Doit-on soigner tout le monde ?
Au nom du serment d’Hippocrate faut-il soigner tout le monde ? Oui, répondit Henri Dunant, en bâtissant un hôpital près du champ de bataille de Solferino pour y soigner pêle-mêle les soldats blessés des deux camps selon la devise : « Tutti fratelli » (tous frères) ! Mais le célèbre ophtalmologiste, Yves Pouliquen, vient poser la question dans son livre « Le Médecin et le Dictateur ».

La chaîne Arte rendait hommage à Henri Dunant, le fondateur de la Croix-Rouge, par un téléfilm diffusé vendredi 25 janvier. C’est avec Henri Dunant que l’humanisme médical occasionnel prit une dimension éthique internationale. Le Pr Pouliquen a soigné le dictateur albanais Enver Hoxha. Il vient de publier un livre et pose une question éthique majeure : est-il juste qu’un médecin contribue à rétablir la santé d’un individu nuisible à ses contemporains ?

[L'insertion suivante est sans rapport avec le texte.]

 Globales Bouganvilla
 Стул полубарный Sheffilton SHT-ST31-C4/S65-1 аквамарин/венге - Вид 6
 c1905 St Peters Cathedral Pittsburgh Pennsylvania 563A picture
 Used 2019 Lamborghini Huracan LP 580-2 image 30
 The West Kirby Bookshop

Henri Dunant et l’humanisme médical
Le téléfilm biographique du fondateur de la Croix-Rouge diffusé vendredi 25 janvier sur Arte, sobrement intitulé "Henri Dunant", montre comment un homme seul parvient malgré tout à faire imposer le principe de neutralité pour le secours aux blessés sur les champs de bataille. Personne ne croyait alors à la réussite de cette idée, pas même les généreux philanthropes qui traitèrent avec Henri Dunant. Ce n’est que par l’obstination incroyable de cet homme que les Etats signèrent un accord. Le téléfilm a choisi de montrer la période de la vie d’Henri Dunant où il fait aboutir son projet malgré les résistances très fortes de toute la société. Il ne relate pas les quarante années d’oubli et de solitude qui ont suivi ce fait historique, oubli dont Dunant sortira pour recevoir le tout premier prix de la fondation Nobel.

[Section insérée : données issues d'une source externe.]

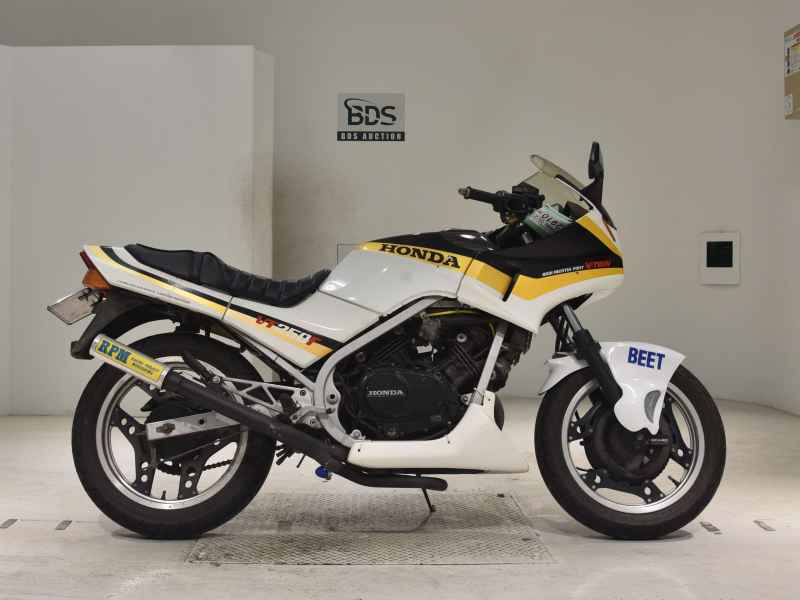 Honda VT250F Xelvis 1984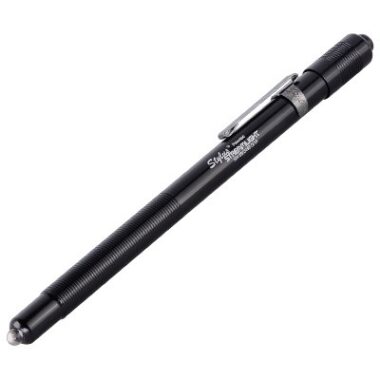 STREAMLIGHT STYLUS PENLIGHT GRN LED BLK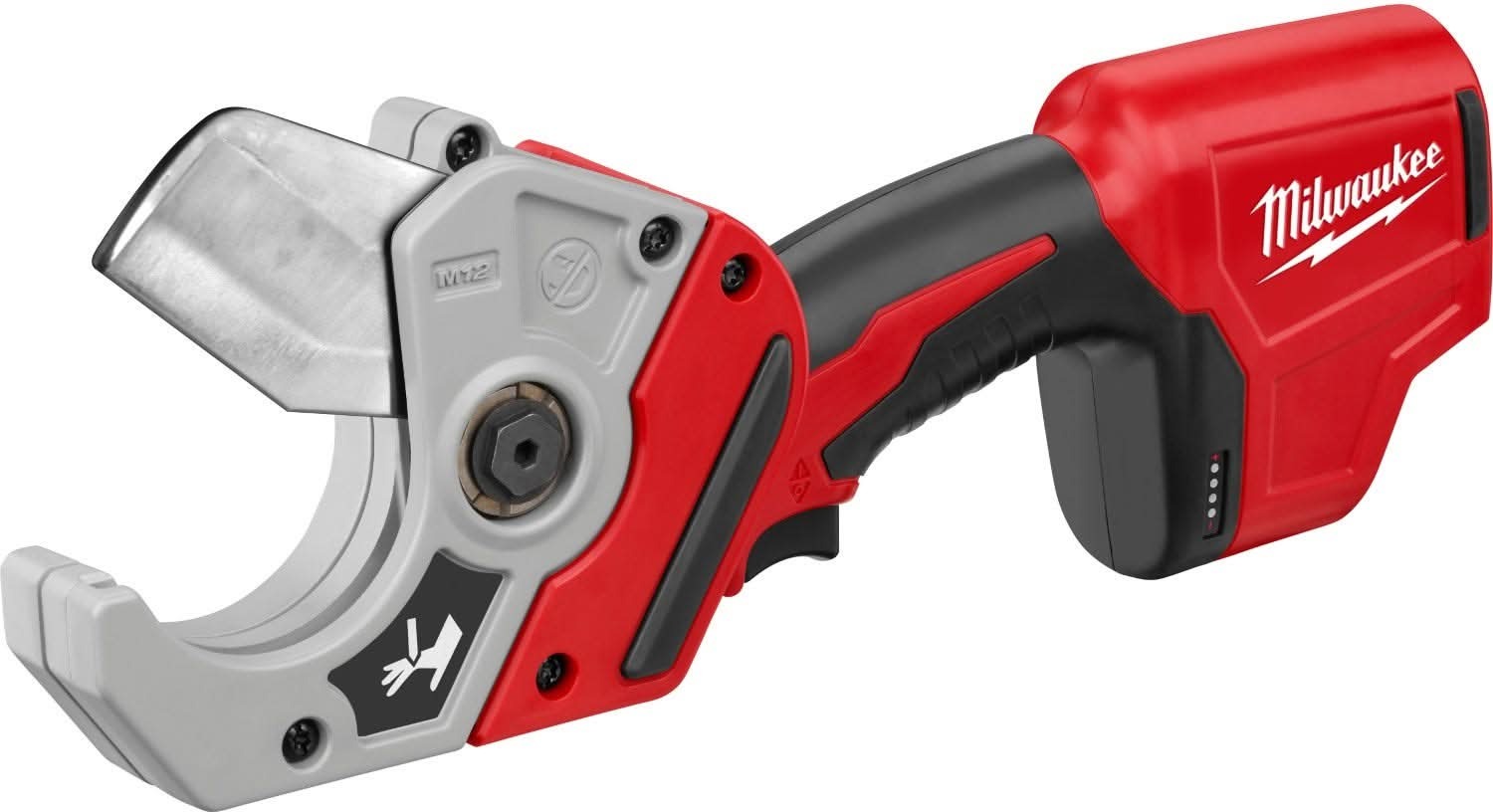 Milwaukee 2470-21 M12 Cordless PVC Shear 1.5Ah Kit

Les limites du serment d’Hippocrate
Le Pr Pouliquen est un ophtalmologiste de renommée internationale. Il est aussi chef de service de l’Hôtel-Dieu. Son patronyme trahit des origines bretonnes, mais il est né dans la Manche. En 1979, il s’est rendu à Tirana pour soigner le dictateur albanais Enver Hoxha. Il évoque ce voyage et la relation mystérieuse et extravagante avec le tyran dans son livre Le Médecin et le Dictateur. Il s’y interroge à voix haute sur les limites du serment d’Hippocrate et y répond que l’application de l’obligation de soigner s’appliquait dans ce cas précis. Mais interrogé dans le Quotidien du médecin à propos du cas Hitler, il admet qu’il aurait transgressé le serment et se serait comporté en assassin.
Enver Hoxha a régné en maître sur l’Albanie durant quarante ans, entre 1945 jusqu’à sa mort en 1985. Le Pr Pouliquen devait lui rendre une seconde visite en 1984, mais l’ambassadeur d’Albanie annula le voyage au tout dernier moment. Cet exemple illustre la personnalité paranoïaque d’Hoxha affirme le Pr Pouliquen qui a soigné de nombreux chefs d’Etat.
Felix Kersten, le médecin du diable
Mais il existe une manière de pratiquer la médecine auprès des puissants en temps de dictature en évitant de trop se compromettre et même en jouant un rôle utile. Il s’agit cependant d’une trajectoire tout à fait singulière, liée à des circonstances exceptionnelles, que nous relate le documentaire d’Emmanuel Amara diffusé sur France 5 lundi 28 janvier à 21 h 40 : Felix Kersten, le médecin du diable.
C’est l’histoire incroyable du médecin personnel de Heinrich Himmler pendant la Seconde Guerre mondiale et qui deviendra la coqueluche de la haute société. Peu avant le début de la guerre, il est introduit auprès de Himmler, chef suprême de la SS, qui souffre de maux d’estomac. Kersten accepte de devenir son médecin, à la condition de ne pas faire de politique. Il renoncera à ses honoraires contre la libération de prisonniers politiques ou homosexuels. En 1945, 60 000 Juifs échapperont ainsi à la mort, Kersten étant parvenu à convaincre Himmler qui sentait que la guerre était perdue. Dix jours avant la mort de Hitler, Kersten organise une entrevue à Berlin entre Himmler, organisateur de la solution finale, et Norbert Masur, un représentant du Congrès juif mondial. En sortira l’engagement que les déportés ne soient plus exécutés et que les camps ne soient pas dynamités.